### Goal 1
Copy every line of the records that follow the article below word for word, leaving out the pictures.

### Page
Yushchenko’s proposed Constitutional reforms the greatest threat to democracy since Ukraine’s independence

September 3, 2009

Viktor Yushchenko, devoid of any real issue of substance in the lead up to the campaign, has embarked on a crusade to make the next Presidential election a referendum on Constitutional reform in support of his proposal to reinstate absolute presidential authority over Ukraine.

Whilst Yushchenko spouses the words of democracy his actions and policies are far from being democratic or constitutional.

In a desperate attempt to regain relevance Yushchenko wants his version of the constitution to be put to referendum at the next Presidential election in which he hopes to control the agenda.

The devil is in the detail and there is no way the Constitution, without wide support, can be properly debated and understood. The time to debate reform has passed and most certainly should not be the main focus of the Presidential campaign.

The issues are complicated and require proper consideration as to the alternatives and impacts of the proposed changes. They can not and should not be considered as part of the Presidential election campaign as much as Yushchenko would like to have his proposed reforms the focus of the campaign.

Which ever candidate advocates one way or the other support or disagreement on Yushchenko’s model they will be judged not on the real issues confronting Ukraine but on the notion of President versus Parliament. What would happen if Yushchenko complied with the ruling of the courts and held a referendum during the Presidential election on the question of Ukraine’s membership of NATO?

### Goal 2
Answer from the article on Yushchenko's constitutional reforms:
(a) What date does the article carry?
(b) What does Yushchenko want put to referendum at the next Presidential election?
(c) According to the article, on what notion will candidates be judged instead of the real issues confronting Ukraine?

### Provided data
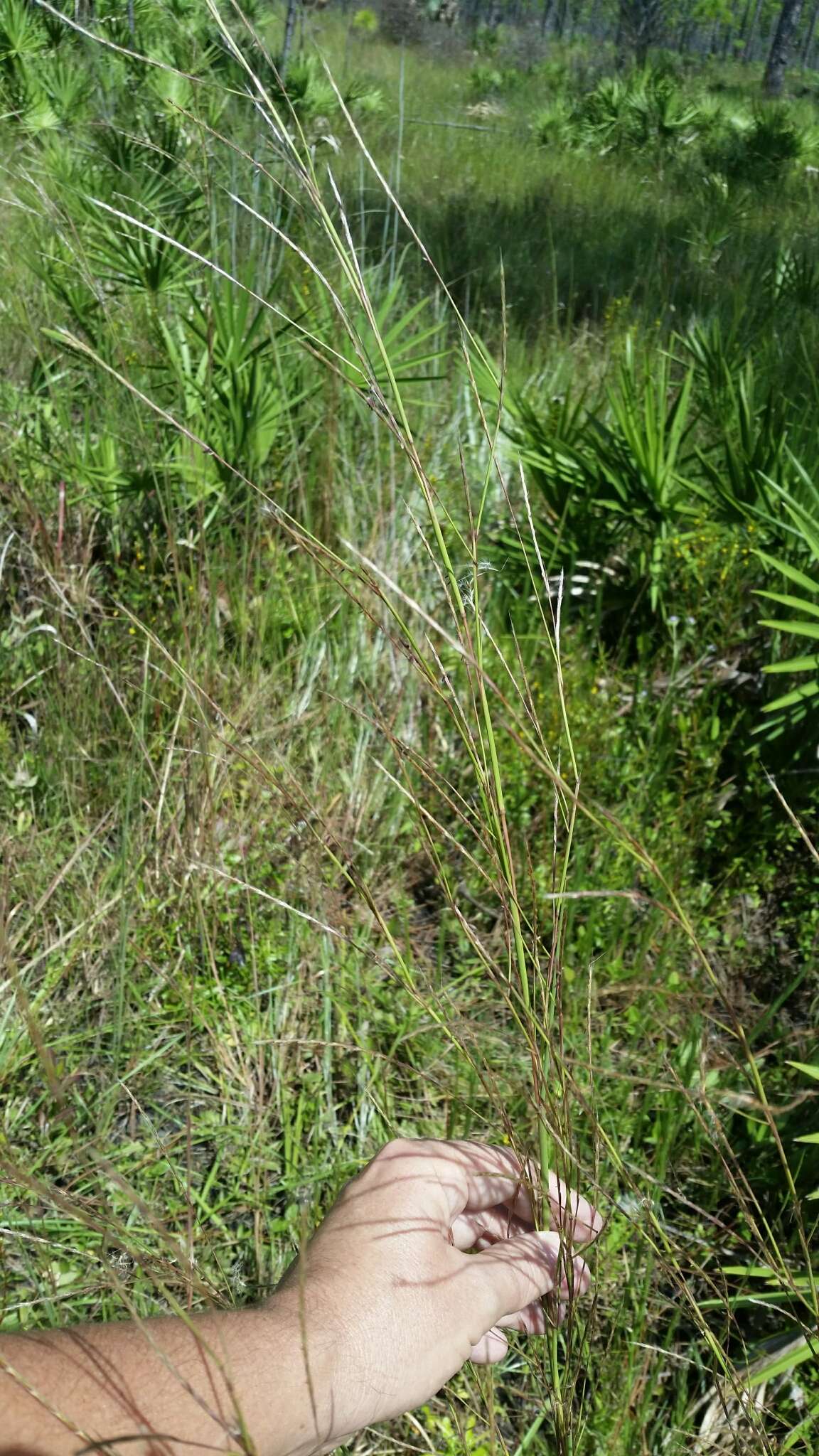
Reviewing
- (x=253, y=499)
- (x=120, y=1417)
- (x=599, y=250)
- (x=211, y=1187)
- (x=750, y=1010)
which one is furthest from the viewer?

### Worked answer 1
Reviewing
- (x=253, y=499)
- (x=120, y=1417)
- (x=599, y=250)
- (x=211, y=1187)
- (x=750, y=1010)
which one is furthest from the viewer?

### Worked answer 2
(a) September 3, 2009
(b) His version of the constitution
(c) The notion of President versus Parliament